While some of my memories of haematology are fogged with great sadness for the patients I’ve cared for who are no longer with us, there are others I remember fondly for different reasons: One young prisoner I looked after with AML needed to visualise his disease and so asked me to print out pictures of leukaemic blasts to stick on his wall to fight in his mind; a man with immunodeficiency and neutropenia came in on, what felt like, every night shift I did with sepsis. Three times it turned out to be due to a food borne bacterium linked to a dodgy takeaway that he refused to give up; the patient who gave me a black eye when he panicked and punched me during a sternal bone marrow from his breast bone. And one amazing lady whose relapsed AML did not respond to the last line of therapy we had to offer asked me what she should do about the carpets in her front rooms that she didn’t like. I cried and told her she should buy the best ones she could afford and enjoy them for as long as she could.
My last two years in the NHS were spent developing a national research project in blood clotting. It was in the stillness of this research that I reflected more on what I wanted to do with my career. Coupled with the utterly baffling and sometimes obstructive processes within the NHS, even though I’d loved my time there, I felt stifled. So I began to look into options outside of clinical medicine to see if I could better place my skills in an environment which was less rigid than, say, a typical 9-5 consultants post.
It was a string of coincidences that took me to Pfizer in February 2016, and just like the patients and doctors I’d always worked with in haematology, I found an engaging and committed team who were striving to navigate the complexities of the NHS to make sure the right medicine reached the right patients. I knew this was a role I could take on.
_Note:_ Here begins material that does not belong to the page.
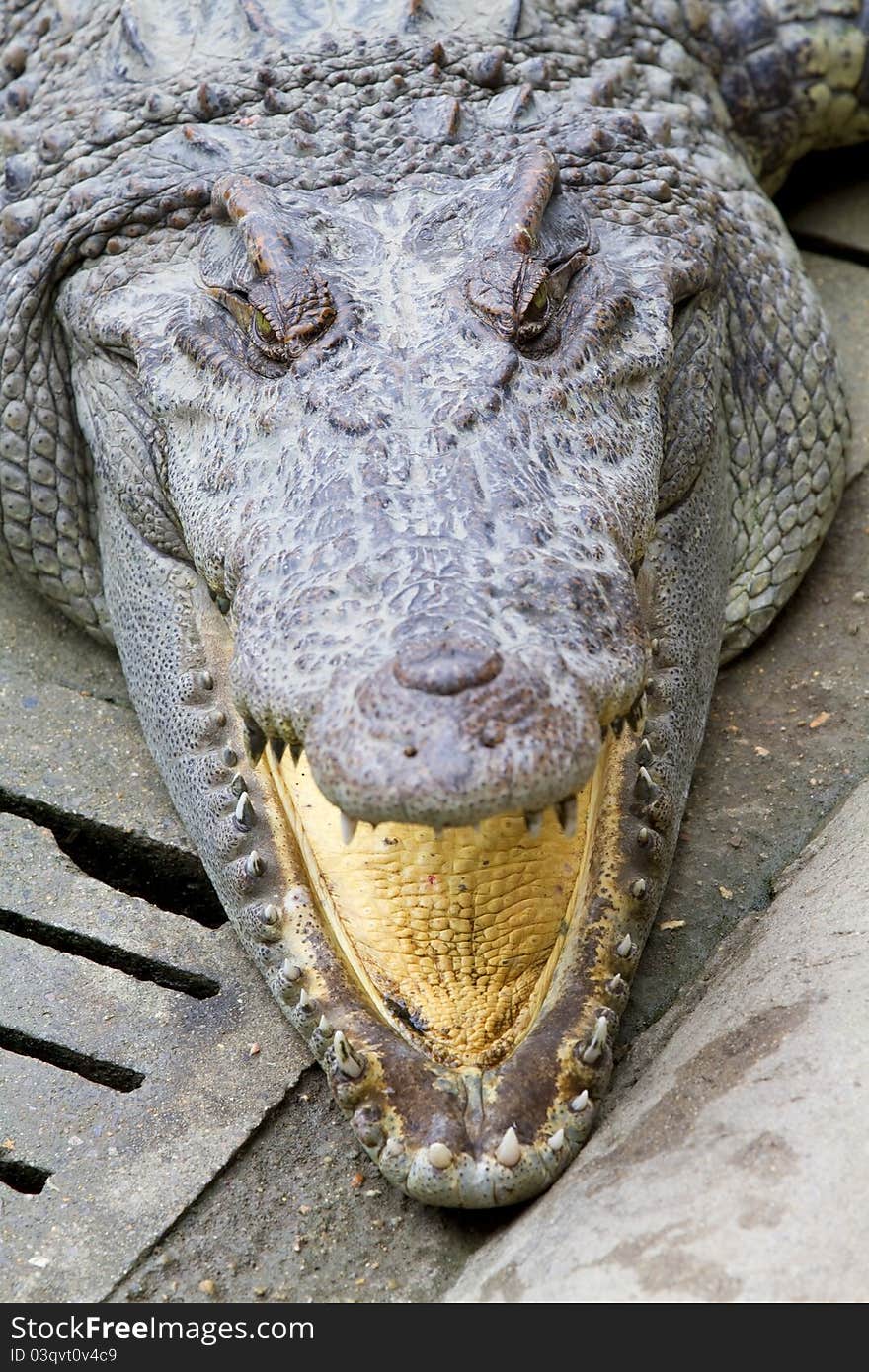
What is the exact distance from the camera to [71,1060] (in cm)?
271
So I joined the company in April 2016 as a medical advisor with responsibility for the haematology medicines portfolio in the UK..
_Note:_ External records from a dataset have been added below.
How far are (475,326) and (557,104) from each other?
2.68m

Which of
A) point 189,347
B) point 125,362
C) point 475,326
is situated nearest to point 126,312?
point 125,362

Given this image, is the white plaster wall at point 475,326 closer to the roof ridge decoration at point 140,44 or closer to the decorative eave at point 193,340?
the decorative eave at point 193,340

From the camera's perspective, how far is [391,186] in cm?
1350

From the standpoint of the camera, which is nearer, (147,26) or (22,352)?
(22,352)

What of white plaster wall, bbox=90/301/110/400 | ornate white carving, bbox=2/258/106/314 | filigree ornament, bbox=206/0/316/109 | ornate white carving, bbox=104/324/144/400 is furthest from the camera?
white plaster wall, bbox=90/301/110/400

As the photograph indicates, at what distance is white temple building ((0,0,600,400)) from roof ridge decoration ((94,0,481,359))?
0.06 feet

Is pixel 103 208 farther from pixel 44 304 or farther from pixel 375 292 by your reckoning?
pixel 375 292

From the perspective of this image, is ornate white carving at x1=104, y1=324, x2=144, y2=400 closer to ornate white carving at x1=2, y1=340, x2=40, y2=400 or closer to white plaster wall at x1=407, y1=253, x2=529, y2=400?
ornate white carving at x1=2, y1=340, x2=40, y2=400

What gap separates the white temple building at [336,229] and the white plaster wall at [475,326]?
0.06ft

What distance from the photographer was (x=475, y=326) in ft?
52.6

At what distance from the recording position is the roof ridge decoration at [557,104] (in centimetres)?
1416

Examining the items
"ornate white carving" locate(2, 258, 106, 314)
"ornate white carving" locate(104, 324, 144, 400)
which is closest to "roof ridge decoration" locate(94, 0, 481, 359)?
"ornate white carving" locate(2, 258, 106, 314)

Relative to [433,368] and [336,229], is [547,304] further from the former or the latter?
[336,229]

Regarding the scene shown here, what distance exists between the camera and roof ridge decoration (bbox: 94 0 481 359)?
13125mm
"I am grateful that my experience as a haematologist is being used in the right way in my new role, which will ultimately benefit a greater number of those in need than I could ever have helped before."
Whilst I no longer see patients, everything I do is patient focused, from finding and interpreting new evidence, seeing doctors to find out their needs and support their development, navigating the best way to approach government bodies such as NICE to ensure innovative medicines are available to patients with haematological disease in the UK, and working with patient advocacy groups to ensure they have a voice. My work here is just as diverse and rewarding as it was in hospital.
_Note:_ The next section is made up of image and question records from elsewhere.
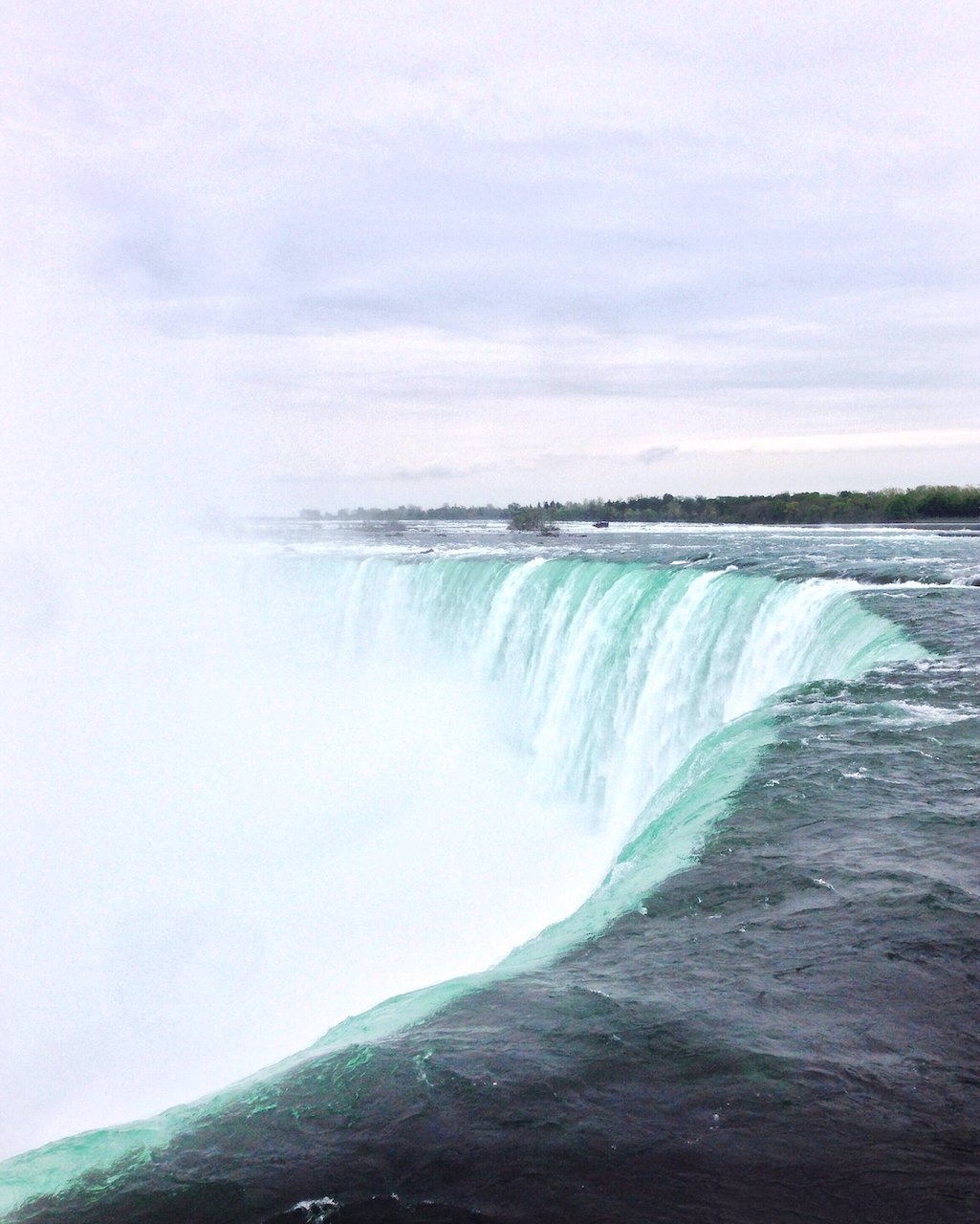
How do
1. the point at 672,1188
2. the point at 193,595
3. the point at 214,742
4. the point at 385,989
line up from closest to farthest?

I often reflect on the long twelve hour shifts and miss the patients and camaraderie I experienced whilst working on the ward. But I am grateful that my experience as a haematologist is being used in the right way in my new role, which will ultimately benefit a greater number of those in need than I could ever have helped before. As a global organisation with a strong patient focus, I see evidence every day of small victories for patients and feel privileged to be a part of the changing future of both medicines and haematology.